Her first awareness of life had been of holding Alize’s hand on that day as if she had been flung into the world fully-formed at the age of three. Even now she could still see clearly the high beamed roof, with its painted and vaulted ceiling, arching over the huge black and white slabs of stone which paved the floor. She had stood in the doorway, as if looking into the universe from outside, one hand holding onto a small bundle of clothes and the other gripping Alize’s as hand tightly as if her life depended upon it.
She conjured the scene easily, untarnished by the passage of years. The long table, taller than herself then, the chairs which had seemed made for giants, the fireplace which looked large enough to roast a good-sized ox and the faint, musty, smell of cold ashes and old books. Seated at the table, a heavy bound book open before him and a remote screen set up to one side, sat a boy with a mop of curly hair who had looked up as they entered. To the Jaelya in the memory, he had seemed so grown up himself but he cannot have been much more than five summers her senior.
Feeling confused, she had looked up at the figure of Alize towering beside her and the face that had looked down at her contained blue eyes that seemed to embrace the world and all the stars beyond. Jaelya felt as though she might be swallowed up in their depths, but somehow the thought made her feel safe rather than frightened. Then Alize’s gaze moved from herself to the boy, who got to his feet and was standing quietly behind the table, his square face framed by unruly golden curls.
“Child, this is your sister. Her name is Jaelya and I want you to take care of her.”
The boy had been staring at her with open curiosity as if wondering what manner of creature she might be, but at Alize’s words a miracle happened and his face broke into the most gentle and wonderful smile.
“My sister,” he breathed the words as a triumphal declaration rather than as any kind of question and then the boy had come across to her, his hands held out in welcome, his honey-coloured eyes lit up by the brilliant smile that was for her alone. “Hello, Jae. I am your brother and I’m always going to keep you safe.”
And in that moment Jaelya loved him with a fierce devotion, a devotion which all the years between and all the tests and burdens of those years had done nothing to diminish. So why was it, as she lay now in the dreamless darkness, that the thought of his returning to Harkera filled her heart with nothing but apprehension?

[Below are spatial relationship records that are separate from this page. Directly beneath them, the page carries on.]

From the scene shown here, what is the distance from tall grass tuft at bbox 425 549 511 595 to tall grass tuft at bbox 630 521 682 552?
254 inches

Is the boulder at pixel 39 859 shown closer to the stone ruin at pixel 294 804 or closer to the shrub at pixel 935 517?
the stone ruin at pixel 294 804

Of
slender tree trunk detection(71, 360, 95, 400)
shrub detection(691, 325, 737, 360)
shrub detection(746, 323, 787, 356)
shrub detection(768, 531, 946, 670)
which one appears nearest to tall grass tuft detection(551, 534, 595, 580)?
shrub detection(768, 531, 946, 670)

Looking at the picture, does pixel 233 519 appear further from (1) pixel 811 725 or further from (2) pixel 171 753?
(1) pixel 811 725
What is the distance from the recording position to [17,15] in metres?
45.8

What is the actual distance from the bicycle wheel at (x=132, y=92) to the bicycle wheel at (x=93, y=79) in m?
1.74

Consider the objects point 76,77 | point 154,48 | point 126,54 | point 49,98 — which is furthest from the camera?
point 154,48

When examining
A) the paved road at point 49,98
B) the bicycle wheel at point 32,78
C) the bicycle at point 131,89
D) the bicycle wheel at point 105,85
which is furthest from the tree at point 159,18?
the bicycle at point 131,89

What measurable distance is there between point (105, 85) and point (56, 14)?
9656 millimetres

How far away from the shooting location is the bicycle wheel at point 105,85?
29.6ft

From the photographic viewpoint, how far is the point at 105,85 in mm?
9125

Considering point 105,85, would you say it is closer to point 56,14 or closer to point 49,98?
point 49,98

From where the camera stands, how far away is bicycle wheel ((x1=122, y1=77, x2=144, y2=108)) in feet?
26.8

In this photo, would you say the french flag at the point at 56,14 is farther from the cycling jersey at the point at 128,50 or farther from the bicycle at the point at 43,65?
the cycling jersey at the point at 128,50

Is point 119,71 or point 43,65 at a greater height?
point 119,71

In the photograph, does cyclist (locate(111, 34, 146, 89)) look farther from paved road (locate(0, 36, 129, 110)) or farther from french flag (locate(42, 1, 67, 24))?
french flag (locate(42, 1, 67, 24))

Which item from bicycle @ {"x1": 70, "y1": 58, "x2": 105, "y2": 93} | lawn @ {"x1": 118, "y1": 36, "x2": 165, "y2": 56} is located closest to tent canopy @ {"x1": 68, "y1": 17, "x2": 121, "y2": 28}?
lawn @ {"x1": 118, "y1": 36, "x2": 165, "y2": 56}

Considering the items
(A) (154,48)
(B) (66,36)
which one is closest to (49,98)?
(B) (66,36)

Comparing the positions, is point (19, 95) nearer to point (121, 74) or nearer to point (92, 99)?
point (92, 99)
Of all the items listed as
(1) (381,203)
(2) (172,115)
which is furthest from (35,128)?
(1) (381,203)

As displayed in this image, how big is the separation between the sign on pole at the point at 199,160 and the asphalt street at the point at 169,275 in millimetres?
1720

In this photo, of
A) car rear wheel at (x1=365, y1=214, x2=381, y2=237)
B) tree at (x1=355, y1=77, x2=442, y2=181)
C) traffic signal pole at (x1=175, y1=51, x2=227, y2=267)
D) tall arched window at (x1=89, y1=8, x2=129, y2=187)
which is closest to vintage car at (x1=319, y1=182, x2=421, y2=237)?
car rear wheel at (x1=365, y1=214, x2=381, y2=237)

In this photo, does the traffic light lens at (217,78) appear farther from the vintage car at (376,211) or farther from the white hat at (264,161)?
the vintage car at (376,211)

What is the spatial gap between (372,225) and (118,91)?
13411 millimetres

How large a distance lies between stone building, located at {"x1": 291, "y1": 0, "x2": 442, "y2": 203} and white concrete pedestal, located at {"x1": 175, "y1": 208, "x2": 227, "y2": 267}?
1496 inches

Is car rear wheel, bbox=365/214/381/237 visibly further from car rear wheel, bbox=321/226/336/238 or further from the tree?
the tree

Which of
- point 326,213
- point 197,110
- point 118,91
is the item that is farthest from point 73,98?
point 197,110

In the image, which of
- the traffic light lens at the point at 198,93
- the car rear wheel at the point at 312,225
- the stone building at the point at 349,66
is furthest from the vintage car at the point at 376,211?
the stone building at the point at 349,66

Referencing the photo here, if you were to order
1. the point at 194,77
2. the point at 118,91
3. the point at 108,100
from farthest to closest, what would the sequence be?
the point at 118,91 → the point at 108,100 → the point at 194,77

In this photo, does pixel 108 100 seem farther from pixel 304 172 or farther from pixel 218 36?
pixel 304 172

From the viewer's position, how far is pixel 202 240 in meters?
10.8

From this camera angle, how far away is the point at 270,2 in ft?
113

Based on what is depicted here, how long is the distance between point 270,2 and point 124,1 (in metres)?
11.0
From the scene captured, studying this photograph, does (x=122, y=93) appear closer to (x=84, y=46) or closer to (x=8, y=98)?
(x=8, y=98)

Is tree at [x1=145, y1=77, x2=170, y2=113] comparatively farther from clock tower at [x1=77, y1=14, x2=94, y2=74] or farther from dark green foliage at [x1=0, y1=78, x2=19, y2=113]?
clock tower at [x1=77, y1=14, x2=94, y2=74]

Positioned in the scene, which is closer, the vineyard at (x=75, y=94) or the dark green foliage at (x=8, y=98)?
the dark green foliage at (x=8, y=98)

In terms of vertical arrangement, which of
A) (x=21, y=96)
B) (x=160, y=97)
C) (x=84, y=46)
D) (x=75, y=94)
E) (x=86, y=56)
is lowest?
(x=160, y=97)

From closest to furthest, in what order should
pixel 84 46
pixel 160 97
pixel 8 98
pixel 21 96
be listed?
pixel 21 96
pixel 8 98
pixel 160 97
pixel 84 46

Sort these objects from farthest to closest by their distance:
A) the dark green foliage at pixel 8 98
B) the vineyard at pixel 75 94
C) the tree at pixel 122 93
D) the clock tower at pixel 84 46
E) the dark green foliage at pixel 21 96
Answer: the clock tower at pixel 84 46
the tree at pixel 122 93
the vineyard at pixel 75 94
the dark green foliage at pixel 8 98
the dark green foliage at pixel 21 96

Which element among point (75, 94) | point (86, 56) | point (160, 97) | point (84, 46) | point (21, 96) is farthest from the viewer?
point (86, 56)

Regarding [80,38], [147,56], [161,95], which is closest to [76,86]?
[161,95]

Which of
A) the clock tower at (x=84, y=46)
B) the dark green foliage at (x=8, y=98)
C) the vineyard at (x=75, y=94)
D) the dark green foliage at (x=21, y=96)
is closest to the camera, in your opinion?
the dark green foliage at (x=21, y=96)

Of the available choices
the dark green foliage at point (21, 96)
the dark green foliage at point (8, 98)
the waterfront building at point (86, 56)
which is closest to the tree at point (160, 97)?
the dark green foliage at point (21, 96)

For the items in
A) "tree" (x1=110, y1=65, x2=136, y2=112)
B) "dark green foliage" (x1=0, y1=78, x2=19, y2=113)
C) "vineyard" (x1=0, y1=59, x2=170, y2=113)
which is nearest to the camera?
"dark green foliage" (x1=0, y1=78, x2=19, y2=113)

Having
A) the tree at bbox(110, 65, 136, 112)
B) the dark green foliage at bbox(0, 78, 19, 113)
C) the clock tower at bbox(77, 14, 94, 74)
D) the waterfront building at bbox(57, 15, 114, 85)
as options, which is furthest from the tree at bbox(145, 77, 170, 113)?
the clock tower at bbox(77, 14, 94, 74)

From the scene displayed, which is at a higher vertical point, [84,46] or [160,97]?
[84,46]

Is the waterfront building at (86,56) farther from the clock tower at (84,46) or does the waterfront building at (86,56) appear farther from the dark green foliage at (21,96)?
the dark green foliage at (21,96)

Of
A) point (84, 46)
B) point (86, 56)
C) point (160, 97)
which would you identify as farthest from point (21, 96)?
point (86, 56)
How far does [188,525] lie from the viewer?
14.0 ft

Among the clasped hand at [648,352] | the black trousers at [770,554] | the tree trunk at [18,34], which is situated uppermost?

From Transgressor 2: Times of Change a Fortune’s Fools book by E.M. Swift-Hook

Drabbling – Bedtime

The wooden bedstead had been in the family for more generations than anyone knew. Almost as long as the rambling farmhouse which each generation had rebuilt and extended to suit its needs.

The bedstead had been the place where family members had been conceived, come into this world and eventually left it. The old stained oak headboard bore the marks of usage like proud scars.

But all things change eventually.

The latest generation thought the old bedstead too chunky, dark and unfashionable. So they replaced it with a stylish pine bed from Ikea – and had a bonfire in the garden.